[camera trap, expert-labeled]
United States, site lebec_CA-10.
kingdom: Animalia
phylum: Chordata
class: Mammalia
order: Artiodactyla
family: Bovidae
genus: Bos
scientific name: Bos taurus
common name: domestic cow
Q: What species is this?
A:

-------

-- TASK GOAL --
The lines above should be duplicated exactly.

-- EXERCISE RESPONSE --
[camera trap, expert-labeled]
United States, site lebec_CA-10.
kingdom: Animalia
phylum: Chordata
class: Mammalia
order: Artiodactyla
family: Bovidae
genus: Bos
scientific name: Bos taurus
common name: domestic cow
Q: What species is this?
A:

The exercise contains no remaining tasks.